#### [PROBLEMS AND TASKS]
[1] Reproduce, word for word, everything in the painting blog post from "Light Approaches by" down to "come in handy.".
[2] In one to three sentences, state why the painting blog post says the outdoor easel does not need integrated storage.
[3] Take the painting blog post further, writing on from the point where it ends.

Light Approaches by Adele Cosgrove-Bray; watercolour; 2019.
I've begun looking for an easel which is genuinely suited to painting outdoors. It needs to be light but not so light it'll blow over with the first breeze. It needs to be suitable for both oils and watercolours, i.e. it needs to be able to offer vertical, tilted and horizontal angles. It does not need to have integrated storage, as a bag is more useful anyway. Try fitting sandwiches and a flask in an easel's storage drawer - it's never going to happen, yet oddly enough such items tend to come in handy.

On annual leave from my part-time day job, I'd decided to do battle outdoors with my old box easel despite its limitations. There's a particular scene in Birkenhead Park I've been meaning to attempt for ages. Naturally, each day that I was free to paint we had torrential rain and howling gales.

Shown above is my latest watercolour, Light Approaches, which has now been properly mounted and framed. I chose neutral colours for these as I didn't want to overpower the delicate sky. I've used a more painterly approach with this one; you can see the loose brush strokes in the pale blue of the sky, (though you may have to view it full size to do this; just right-click on the image). As is usual for me, the theme is the coastal light.

Having been an avid bookworm since childhood, these-days I read  around 45 - 50 books a year. So I recently decided to begin writing book reviews, which you can read HERE if you wish. This link will take you to my profile page on  Hubpages, and if you scroll down that you'll find 110 articles,  to date,  on a broad variety of subjects. Enjoy!

Last Saturday's life drawing group was a lot of fun. The model, Rose Mairs, wore her mother's wedding dress, (the mother being Wirral artist Marie Mairs). Rose also wore a floral headdress and bouquet created by Wirral textile artist Angela Stringer. It was good to see a few new faces among the group; also good was the sheer diversity of finished drawings, each quite distinct in style and approach.

I used a 9B graphite pencil and two sizes of sketchbook, an A4 hardback book for the ten minute poses and a larger A3 sketchbook for the 40 minute pose. Though the paper in both look similar in colour to the eye, my scanner only fits the A4 and so I have to photograph the larger one, and this comes out grey-looking for some reason unknown to me - probably something to do with light levels.

#### [MATERIAL PROVIDED]

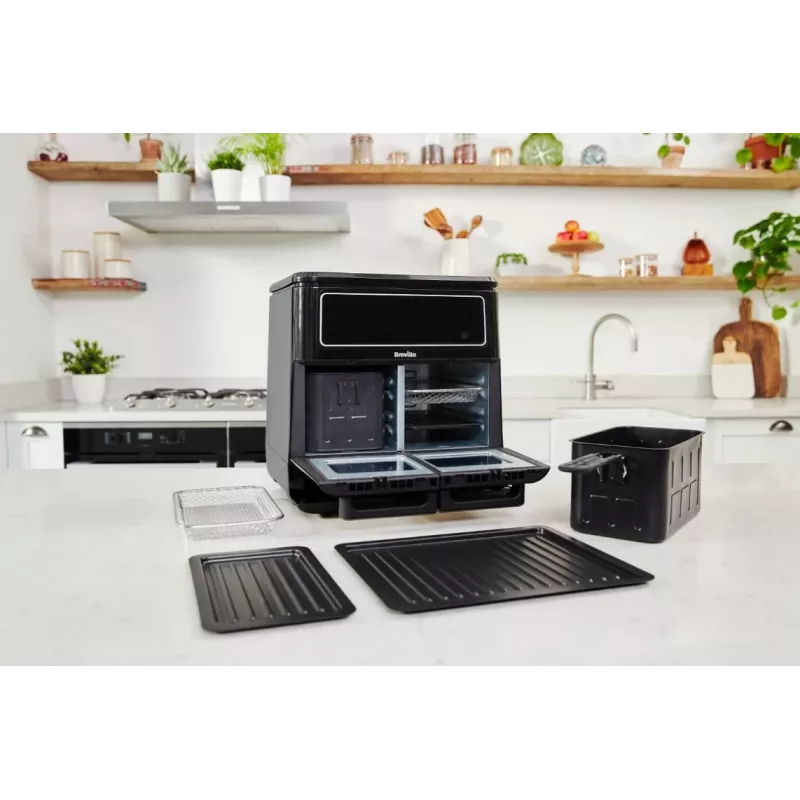 Breville VDF130X Freidora de aire, 5,5 l, 1700 W, Negro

#### [ANSWERS BY ITEM]
[1]
Light Approaches by Adele Cosgrove-Bray; watercolour; 2019.
I've begun looking for an easel which is genuinely suited to painting outdoors. It needs to be light but not so light it'll blow over with the first breeze. It needs to be suitable for both oils and watercolours, i.e. it needs to be able to offer vertical, tilted and horizontal angles. It does not need to have integrated storage, as a bag is more useful anyway. Try fitting sandwiches and a flask in an easel's storage drawer - it's never going to happen, yet oddly enough such items tend to come in handy.

[2] Integrated storage is unnecessary because a bag is more useful. Sandwiches and a flask tend to come in handy, and they will never fit in an easel's storage drawer.

[3]
Currently on show at the Williamson Art Gallery is the Art & Photography Exhibition 2019, all work by artists who either live in Wirral or who have a clear connection to the area. Anyway, I went along to view the exhibition and found it to be more contemporary and less "safe" than in previous years. There was a clear narrative element to many of the works.

My own favourites were: Langdale Pikes by Heather Davies; Lowtide by Leslie Devonport; Harbourside by Julia Duerden; Sunlight in Cannes by Clare Flinn; Reflections by Irene Goodier; Drifting Sands by Amanda Oliphant; Where I'm Going You Can't Follow by Poppy Palin; January by Dennis Spicer;  and Lakeland (Autumn Morning) by Susan Stevens. This is not to imply that the other paintings on display were inferior; my selection is merely a reflection of my own tastes.

Wednesday, 6 March 2019

Crash, Bang, Wallop!

High Tide by Adele Cosgrove-Bray; oil on canvas, 2019.
We've had builders here, taking several weeks over a fairly big repair job. Having re-pointed both chimneys and replaced a couple of broken roof tiles, the next task was to re-point the brickwork on the front of our house. However, when the building company owner looked at the wall he advised us to bring in a structural engineer as he thought something more serious was going on.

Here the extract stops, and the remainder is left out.